__Exercise objective__
Go through the entries below and print each one exactly, leaving out pictures.

__Pictures with short captions__
▬▬▬
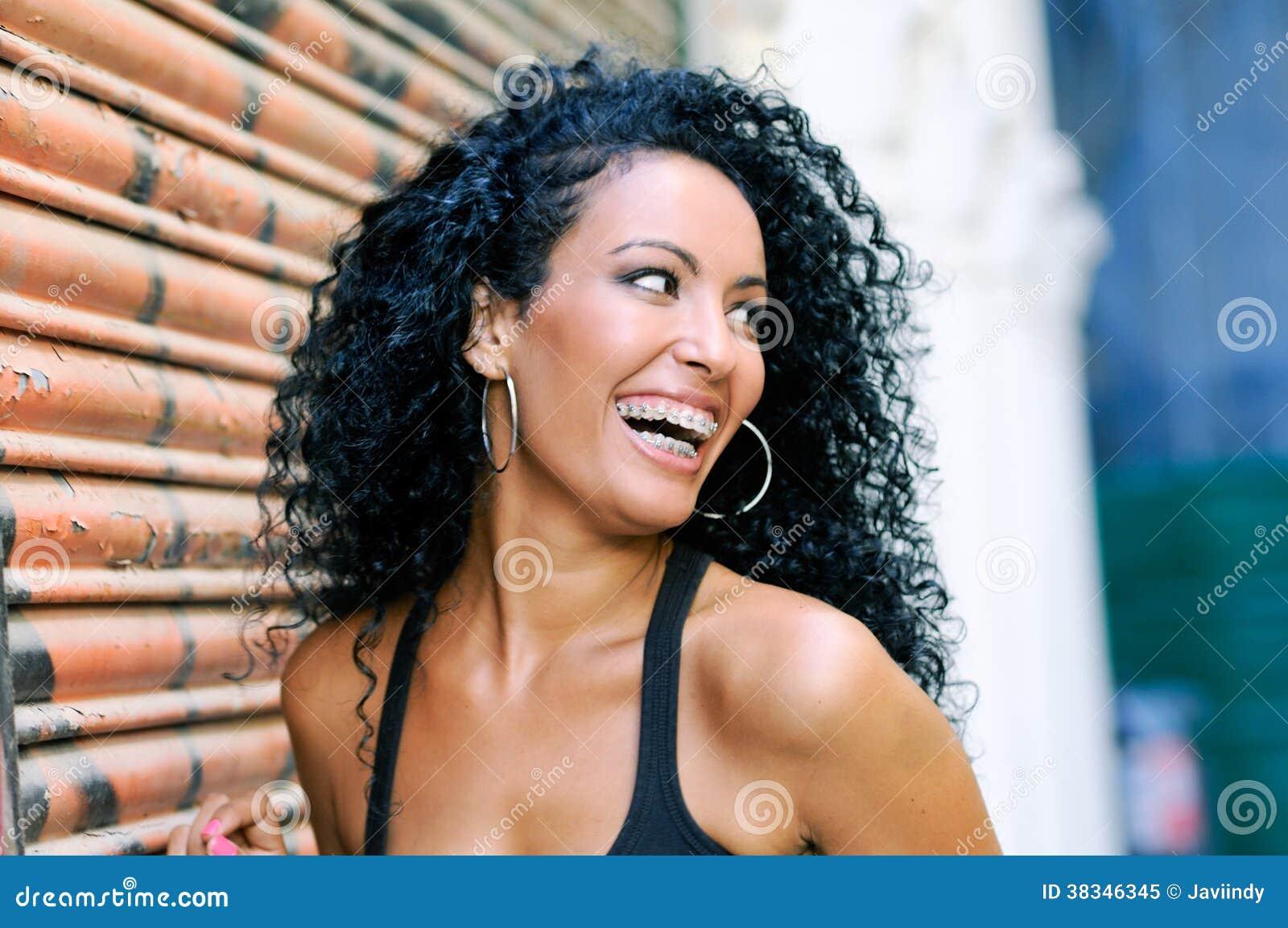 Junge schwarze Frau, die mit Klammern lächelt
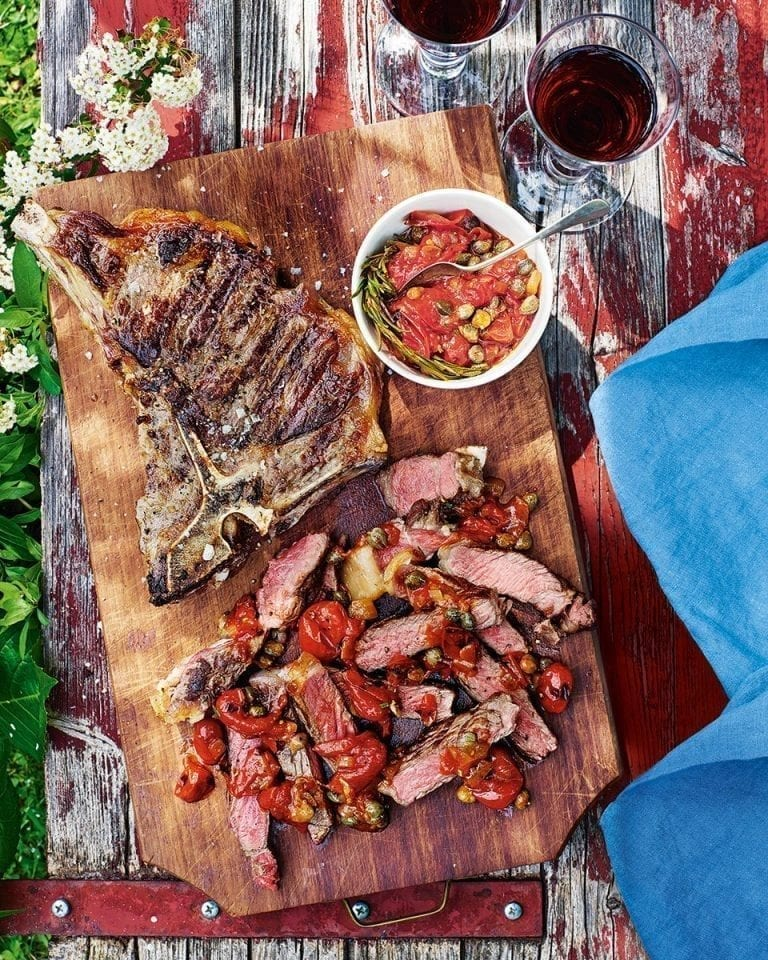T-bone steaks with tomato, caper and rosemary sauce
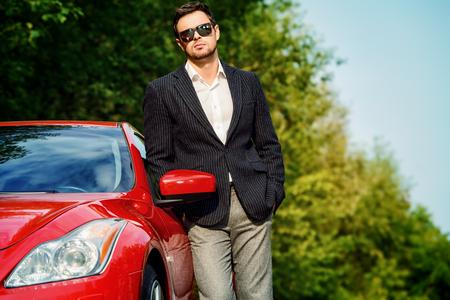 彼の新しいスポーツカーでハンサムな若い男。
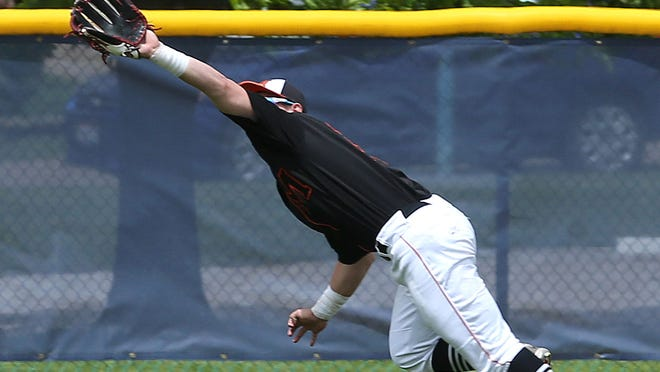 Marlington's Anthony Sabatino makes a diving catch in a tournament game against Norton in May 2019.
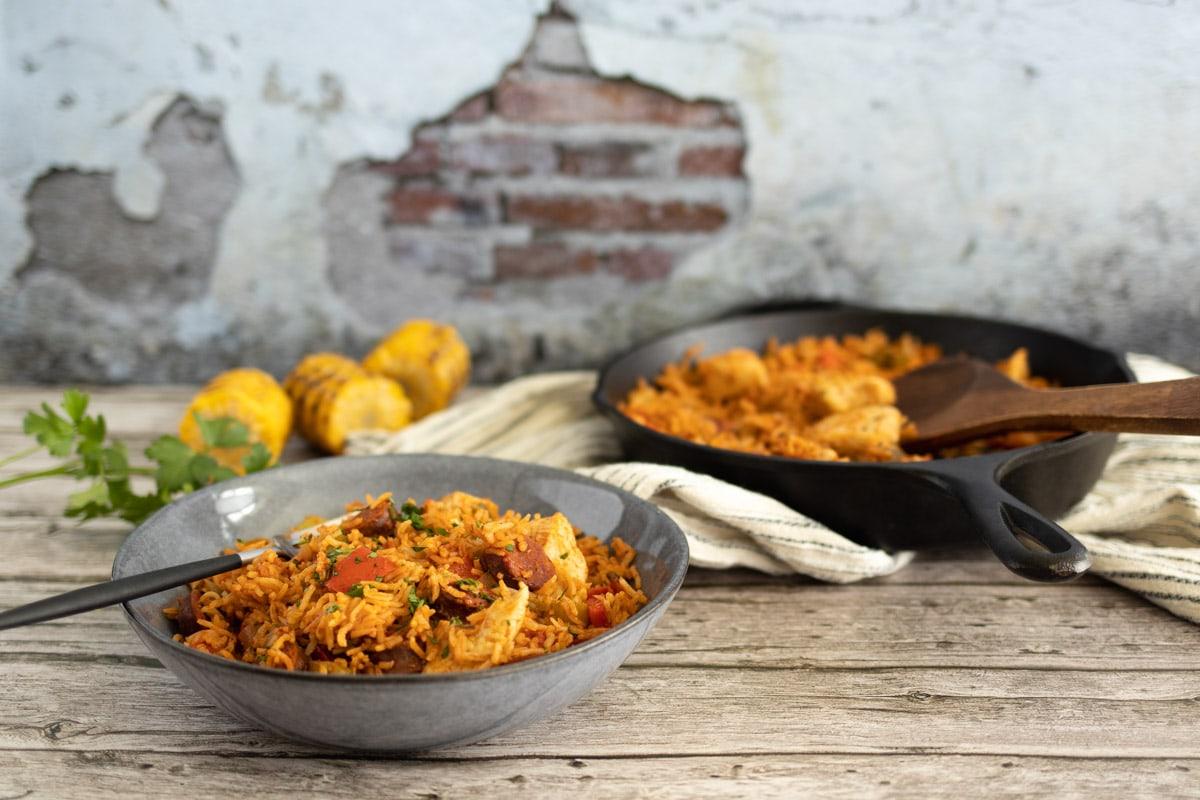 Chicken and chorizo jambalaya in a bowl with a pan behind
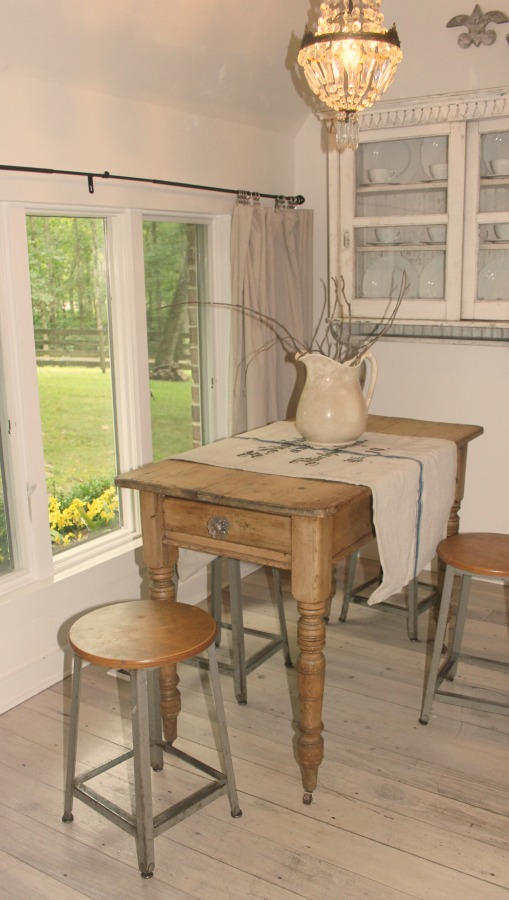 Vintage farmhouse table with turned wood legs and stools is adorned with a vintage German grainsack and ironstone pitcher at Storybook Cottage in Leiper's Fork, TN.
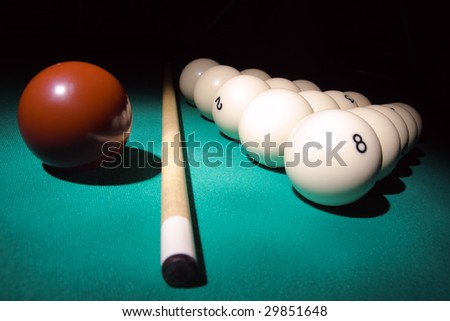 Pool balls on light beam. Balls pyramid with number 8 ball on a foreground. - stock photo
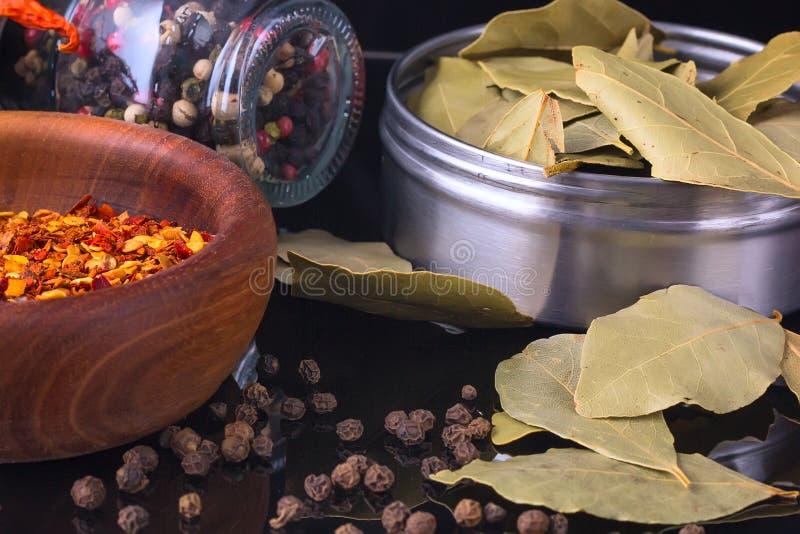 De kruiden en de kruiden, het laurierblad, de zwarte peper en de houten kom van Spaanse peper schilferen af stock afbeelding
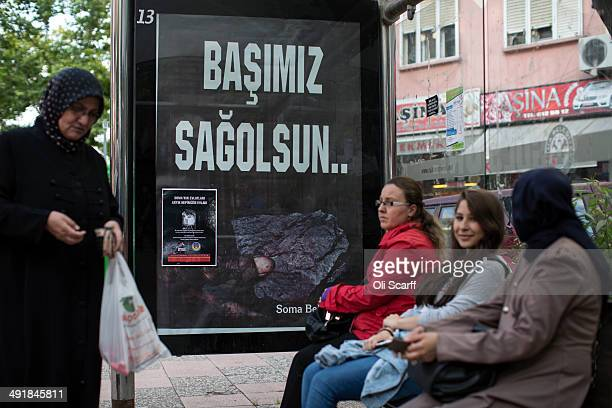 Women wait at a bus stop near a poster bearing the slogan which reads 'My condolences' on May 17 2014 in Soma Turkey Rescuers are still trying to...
▬▬▬
__Solution for this exercise__
 Junge schwarze Frau, die mit Klammern lächelt
T-bone steaks with tomato, caper and rosemary sauce
 彼の新しいスポーツカーでハンサムな若い男。
 Marlington's Anthony Sabatino makes a diving catch in a tournament game against Norton in May 2019.
 Chicken and chorizo jambalaya in a bowl with a pan behind
 Vintage farmhouse table with turned wood legs and stools is adorned with a vintage German grainsack and ironstone pitcher at Storybook Cottage in Leiper's Fork, TN.
 Pool balls on light beam. Balls pyramid with number 8 ball on a foreground. - stock photo
 De kruiden en de kruiden, het laurierblad, de zwarte peper en de houten kom van Spaanse peper schilferen af stock afbeelding
 Women wait at a bus stop near a poster bearing the slogan which reads 'My condolences' on May 17 2014 in Soma Turkey Rescuers are still trying to...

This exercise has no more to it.